:: What you will do ::
Starting at the top line, print the entries below exactly as they are and skip every picture.

Records from a data collection:
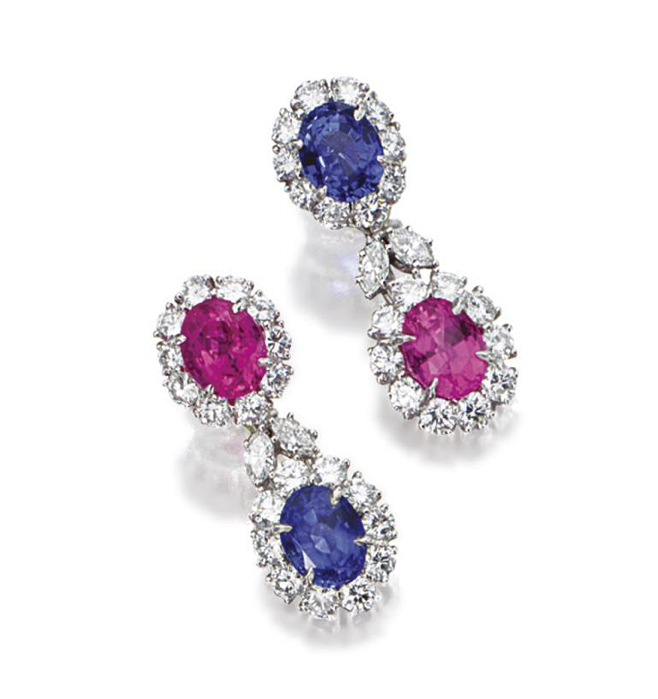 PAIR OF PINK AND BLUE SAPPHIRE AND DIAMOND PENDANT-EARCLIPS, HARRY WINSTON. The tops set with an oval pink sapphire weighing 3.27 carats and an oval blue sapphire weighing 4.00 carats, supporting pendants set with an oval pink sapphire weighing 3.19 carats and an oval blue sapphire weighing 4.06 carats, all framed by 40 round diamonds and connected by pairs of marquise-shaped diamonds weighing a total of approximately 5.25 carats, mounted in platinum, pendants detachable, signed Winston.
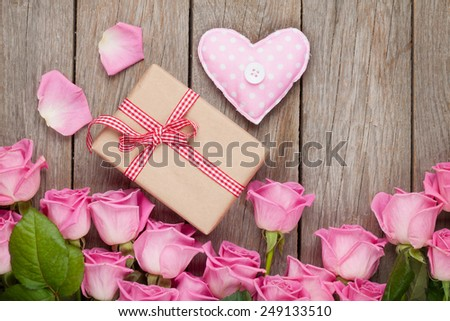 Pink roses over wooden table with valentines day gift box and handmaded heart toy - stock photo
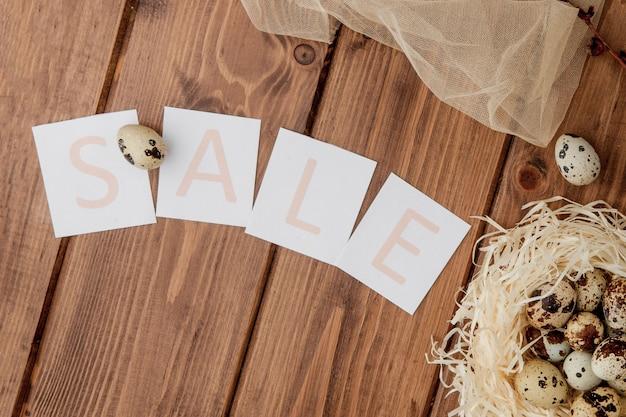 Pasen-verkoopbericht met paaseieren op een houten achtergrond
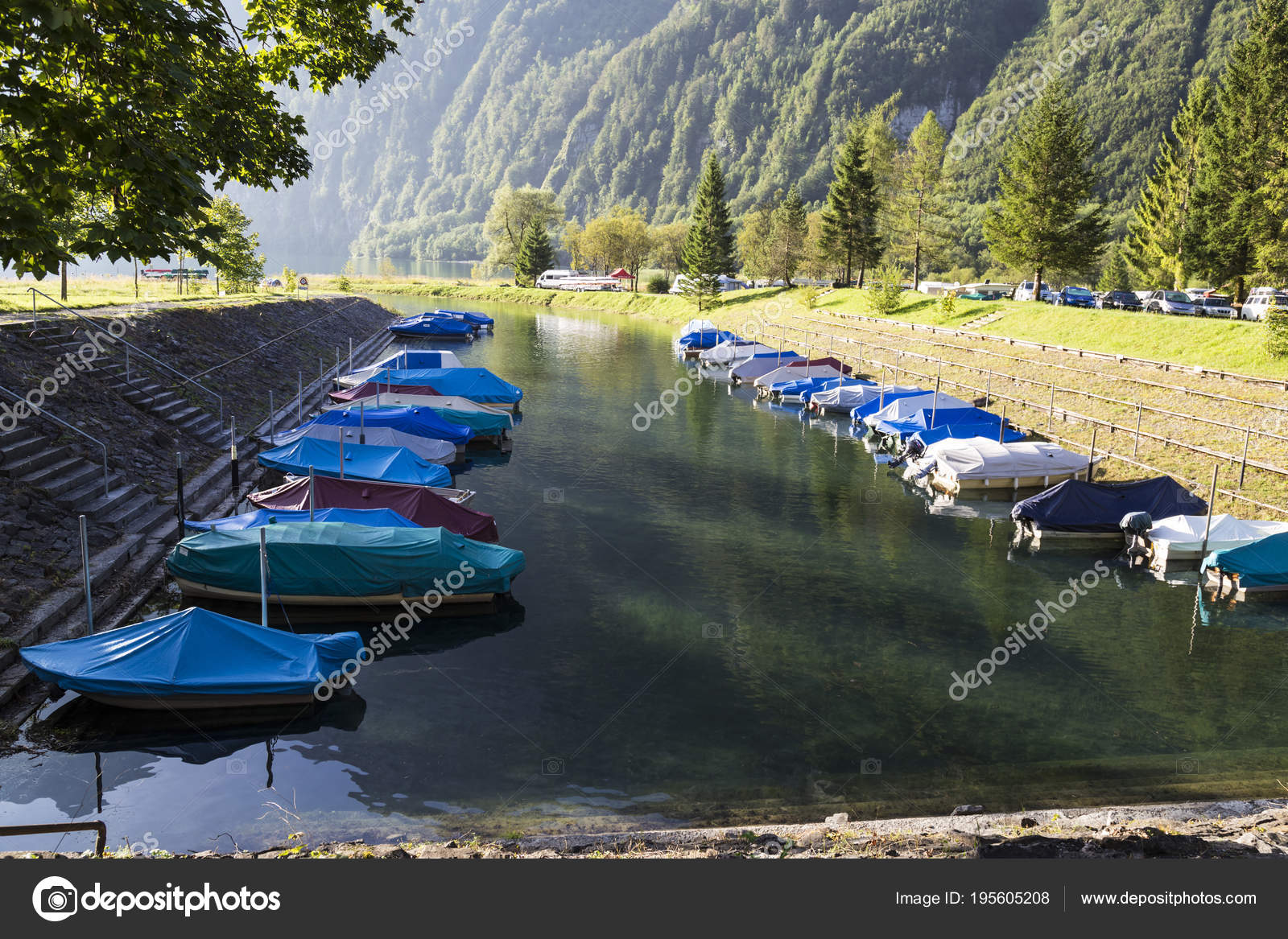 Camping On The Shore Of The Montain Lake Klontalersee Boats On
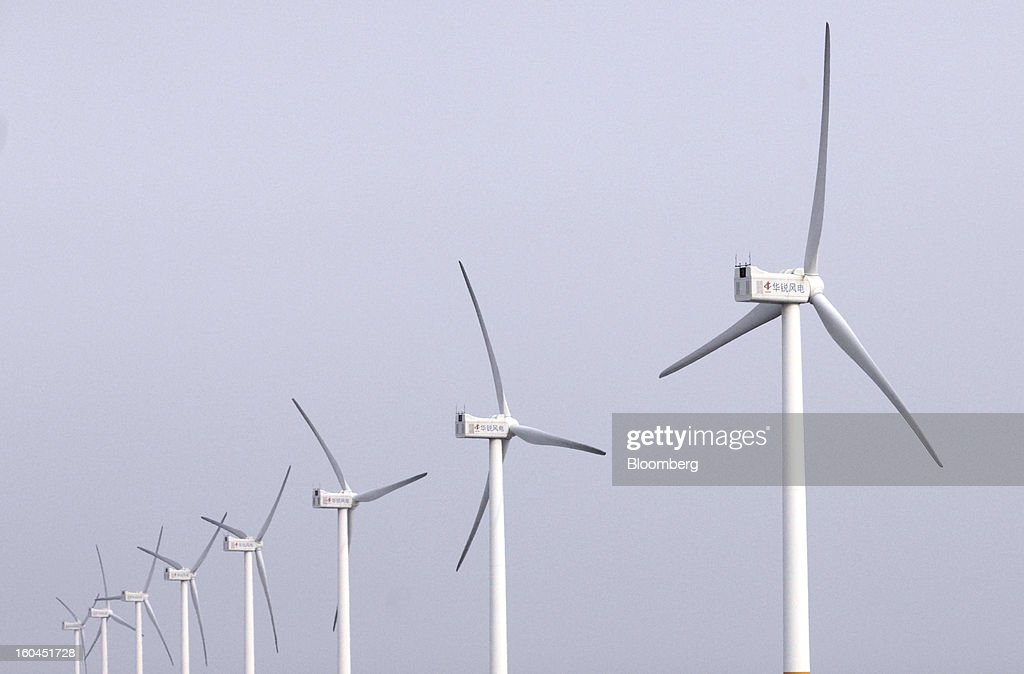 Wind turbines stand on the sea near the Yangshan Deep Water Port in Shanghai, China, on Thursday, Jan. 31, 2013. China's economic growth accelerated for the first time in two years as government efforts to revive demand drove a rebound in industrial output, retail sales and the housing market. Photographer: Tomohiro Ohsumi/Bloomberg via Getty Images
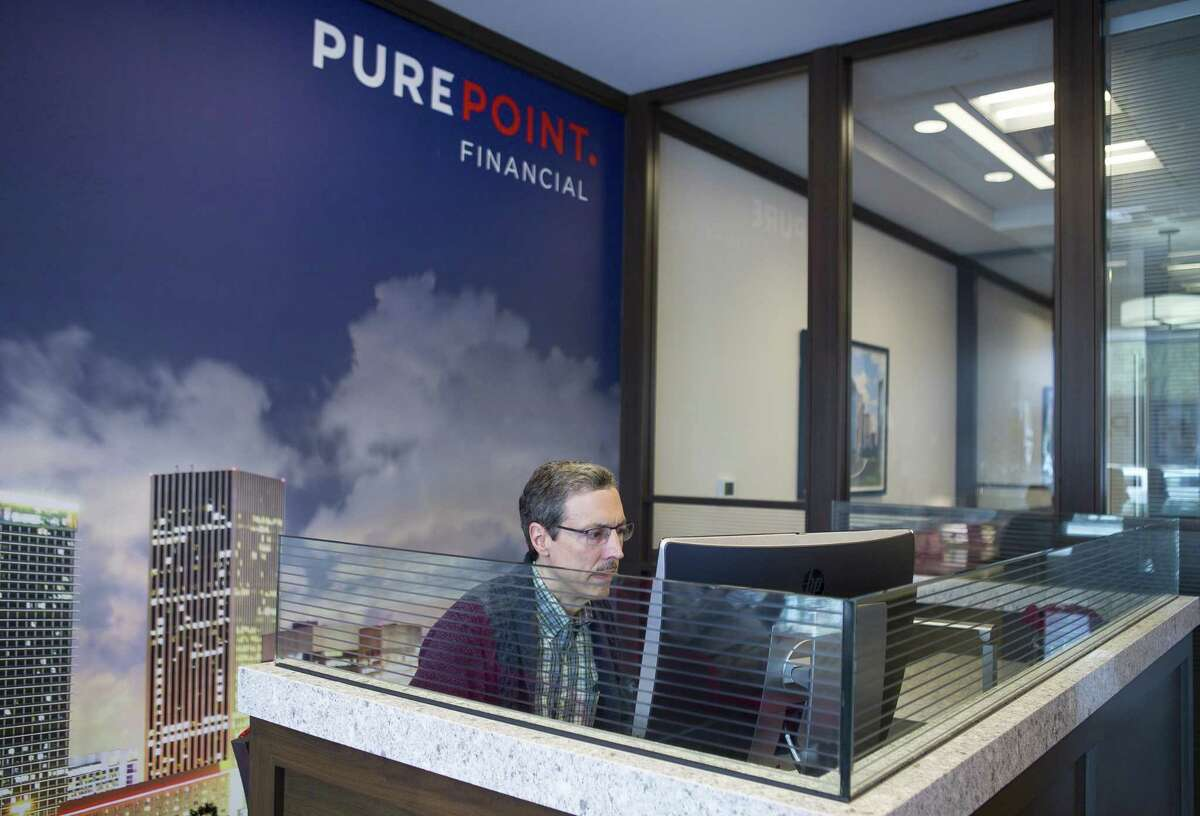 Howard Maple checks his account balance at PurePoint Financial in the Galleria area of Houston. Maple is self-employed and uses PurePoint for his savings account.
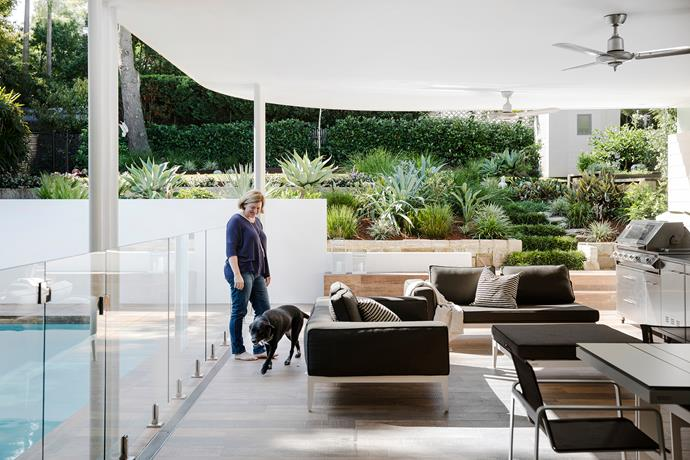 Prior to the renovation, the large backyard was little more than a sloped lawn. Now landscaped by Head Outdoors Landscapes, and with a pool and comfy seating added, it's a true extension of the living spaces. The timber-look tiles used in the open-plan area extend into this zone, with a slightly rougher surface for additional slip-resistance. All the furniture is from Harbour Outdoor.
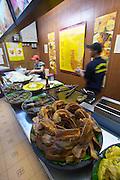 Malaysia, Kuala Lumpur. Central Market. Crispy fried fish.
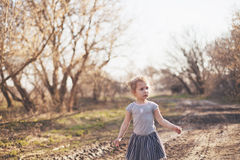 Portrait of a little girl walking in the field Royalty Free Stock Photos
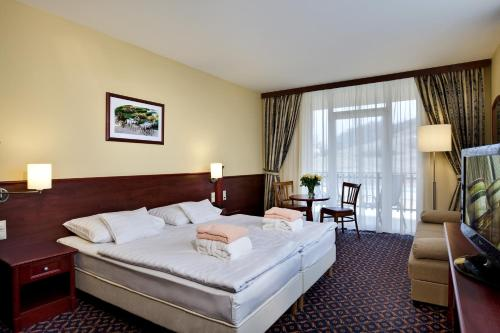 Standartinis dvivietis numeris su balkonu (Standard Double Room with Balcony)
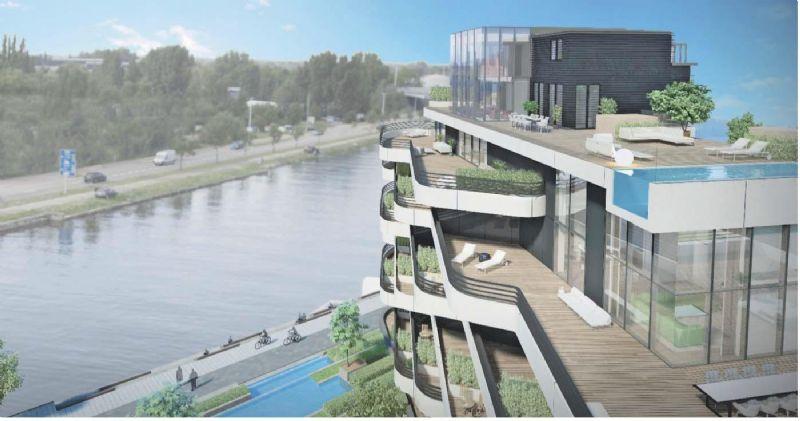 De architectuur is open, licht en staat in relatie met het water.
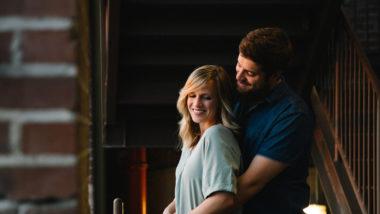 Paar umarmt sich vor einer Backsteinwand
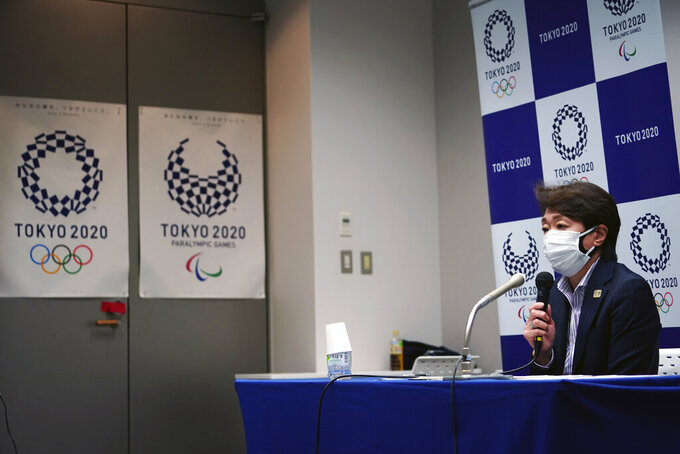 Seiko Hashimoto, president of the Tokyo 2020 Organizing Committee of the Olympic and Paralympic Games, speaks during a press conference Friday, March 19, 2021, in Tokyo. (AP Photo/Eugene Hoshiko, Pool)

:: Response to the exercise ::
 PAIR OF PINK AND BLUE SAPPHIRE AND DIAMOND PENDANT-EARCLIPS, HARRY WINSTON. The tops set with an oval pink sapphire weighing 3.27 carats and an oval blue sapphire weighing 4.00 carats, supporting pendants set with an oval pink sapphire weighing 3.19 carats and an oval blue sapphire weighing 4.06 carats, all framed by 40 round diamonds and connected by pairs of marquise-shaped diamonds weighing a total of approximately 5.25 carats, mounted in platinum, pendants detachable, signed Winston.
 Pink roses over wooden table with valentines day gift box and handmaded heart toy - stock photo
 Pasen-verkoopbericht met paaseieren op een houten achtergrond
 Camping On The Shore Of The Montain Lake Klontalersee Boats On
 Wind turbines stand on the sea near the Yangshan Deep Water Port in Shanghai, China, on Thursday, Jan. 31, 2013. China's economic growth accelerated for the first time in two years as government efforts to revive demand drove a rebound in industrial output, retail sales and the housing market. Photographer: Tomohiro Ohsumi/Bloomberg via Getty Images
 Howard Maple checks his account balance at PurePoint Financial in the Galleria area of Houston. Maple is self-employed and uses PurePoint for his savings account.
 Prior to the renovation, the large backyard was little more than a sloped lawn. Now landscaped by Head Outdoors Landscapes, and with a pool and comfy seating added, it's a true extension of the living spaces. The timber-look tiles used in the open-plan area extend into this zone, with a slightly rougher surface for additional slip-resistance. All the furniture is from Harbour Outdoor.
 Malaysia, Kuala Lumpur. Central Market. Crispy fried fish.
 Portrait of a little girl walking in the field Royalty Free Stock Photos
 Standartinis dvivietis numeris su balkonu (Standard Double Room with Balcony)
 De architectuur is open, licht en staat in relatie met het water.
 Paar umarmt sich vor einer Backsteinwand
 Seiko Hashimoto, president of the Tokyo 2020 Organizing Committee of the Olympic and Paralympic Games, speaks during a press conference Friday, March 19, 2021, in Tokyo. (AP Photo/Eugene Hoshiko, Pool)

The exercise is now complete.